### Work order 1:
From the Force of Arms film article, list the other films that the article says feature both William Holden and Nancy Olson in prominent roles.
### Work order 2:
Write the next part of the Force of Arms plot summary, picking up after its last sentence.

### Passage provided:
=== Begin Enclosure ===

- Directed by: Michael Curtiz
- Written by: Orin Jannings Richard Tregaskis (story)
- Produced by: Anthony Veiller
- Starring: William Holden Nancy Olson
- Cinematography: Ted D. McCord
- Edited by: Owen Marks
- Music by: Max Steiner
- Production company: Warner Bros. Pictures
- Distributed by: Warner Bros. Pictures
- Release date: August 13, 1951;
- Running time: 98-105 minutes
- Country: United States
- Language: English
- Box office: $1.2 million (US rentals)

= Force of Arms =

1951 film by Michael Curtiz

Force of Arms (reissued as A Girl for Joe) is a 1951 romantic war drama film directed by Michael Curtiz and starring William Holden, Nancy Olson and Frank Lovejoy. It is the third of four films in 1950 and 1951 to include both Holden and Olson in prominent roles; the others are Sunset Boulevard, Union Station and Submarine Command.

The film is set in the Italian campaign of World War II and its plot involves an American infantryman and Women's Army Corps officer who fall in love.

==Plot==
The American 36th Infantry Division is fighting bitterly for every hill in the Allied advance on Rome during the Italian campaign of World War II. After hard combat in the Battle of San Pietro in mid-December 1943, the infantrymen are awarded five days of needed rest. Spurning reverie in town, battle-fatigued sergeant Joe "Pete" Peterson wanders in the night in a cemetery filled with fresh crosses. He runs into attractive WAC lieutenant Eleanor "Ellie" MacKay but is treated coolly. Pete's friend and commanding officer Major Blackford informs him that Pete has been granted a battlefield commission and promoted to second lieutenant.

=== End Enclosure ===

### The data:
=== Begin Enclosure ===

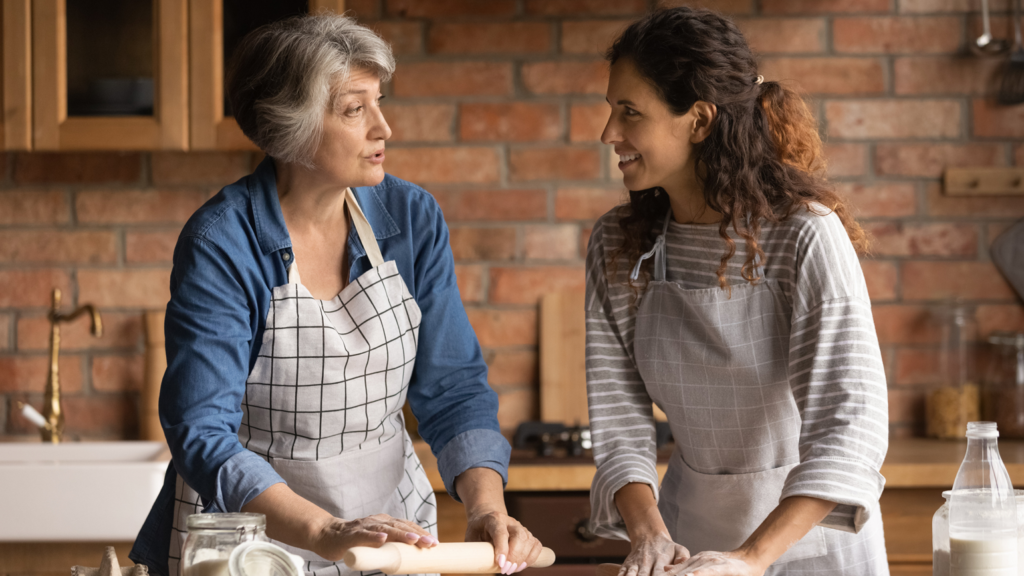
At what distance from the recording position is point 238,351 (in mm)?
1006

=== End Enclosure ===

### Expected output 1:
Sunset Boulevard, Union Station, Submarine Command

### Expected output 2:
When Sergeant McFee becomes upset because he has not received a letter from his wife in weeks, Pete takes him to the post office to investigate and finds Ellie working there. Ellie offers to buy Pete a drink to celebrate his promotion, but she again rejects his advances, revealing that she almost married a soldier who was killed and does not want to risk falling in love again. However, when the division's leave is cut short, her resistance fails and they plan to marry during his next leave.

Blackford assigns Pete and his platoon to destroy a German roadblock. After the mission, Pete spots two deadly German 88 antitank guns commanding the road on which American Sherman tanks are advancing. When one of his men urges him to attack the guns, he becomes overly cautious, thinking of Ellie. He orders an artillery strike before realizing that Blackford is directing the tank column from its lead. He helplessly watches the 88s destroy Blackford's tank before he is wounded by an artillery barrage, knocking him unconscious.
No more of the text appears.